Homeland Security Secretary Alejandro Mayorkas told the committee that racially or ethnically motivated extremists are “most likely to conduct mass-casualty attacks against civilians,” while people tied to right-wing militia groups are the most likely to target police and government employees and buildings.
The threat of attacks inside the United States by foreign militants such as Islamic State also persists, Mayorkas said. “It is not as if they have disappeared… We don’t take our eye off one to focus on the other,” he said.
Garland and Mayorkas said they were concerned about how disinformation and misinformation spread on social media, and Mayorkas said such “false narratives” can instigate violence.

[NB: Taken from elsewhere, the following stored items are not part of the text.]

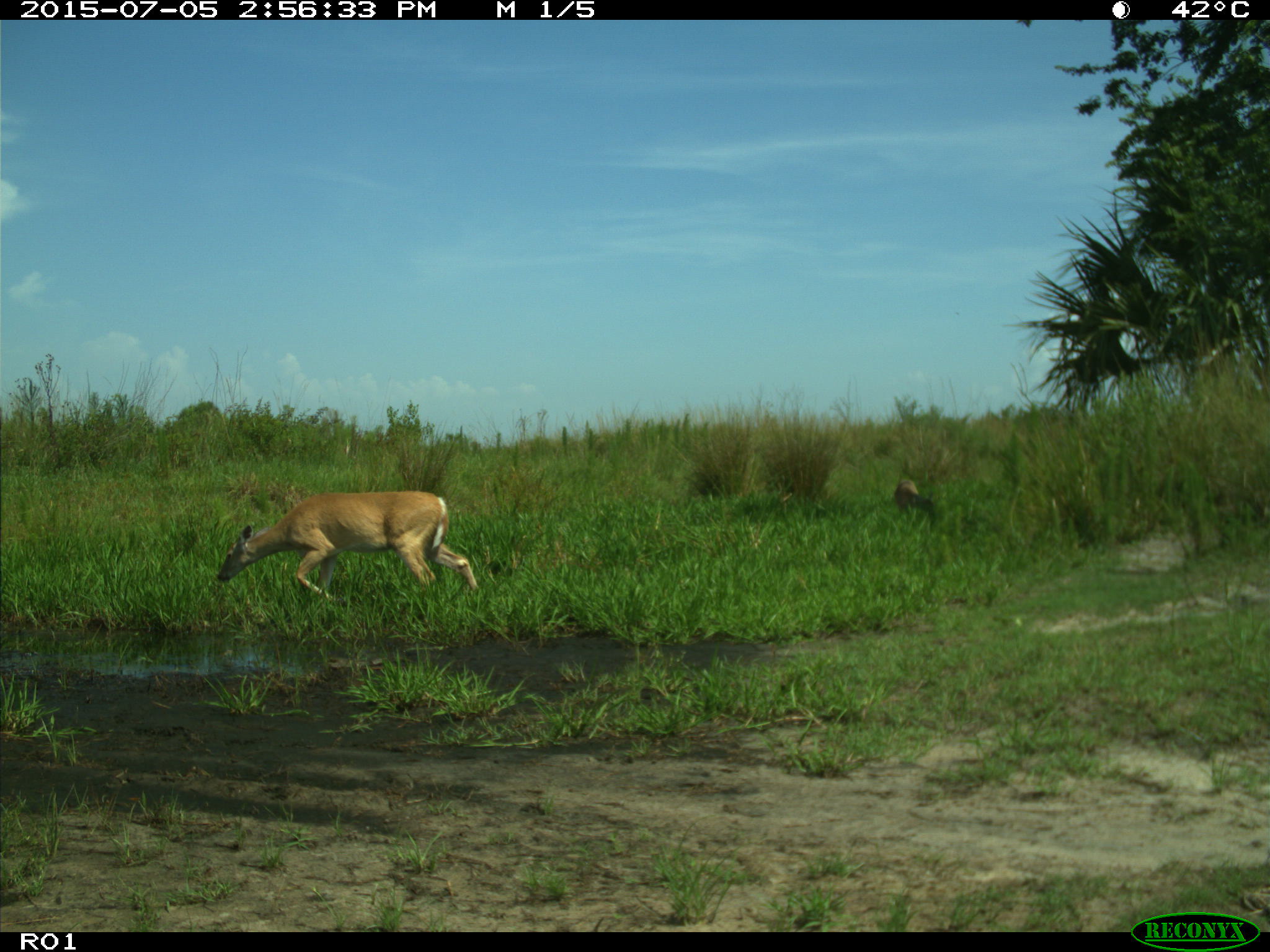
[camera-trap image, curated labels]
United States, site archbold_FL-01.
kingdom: Animalia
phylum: Chordata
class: Mammalia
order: Artiodactyla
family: Cervidae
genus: Odocoileus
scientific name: Odocoileus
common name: deer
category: unidentified deer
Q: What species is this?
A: Unidentified deer (deer) (Odocoileus).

Garland said the Director of National Intelligence’s office was monitoring “sharing of information” between U.S. and European extremists.
Mayorkas said that Homeland Security, whose leadership in the Trump Administration was accused by a whistleblower of playing down right-wing extremist threats, is devoting more intelligence resources to domestic extremism and allocating “at least $77 million” to help local governments prepare for “acts of domestic violent extremism.”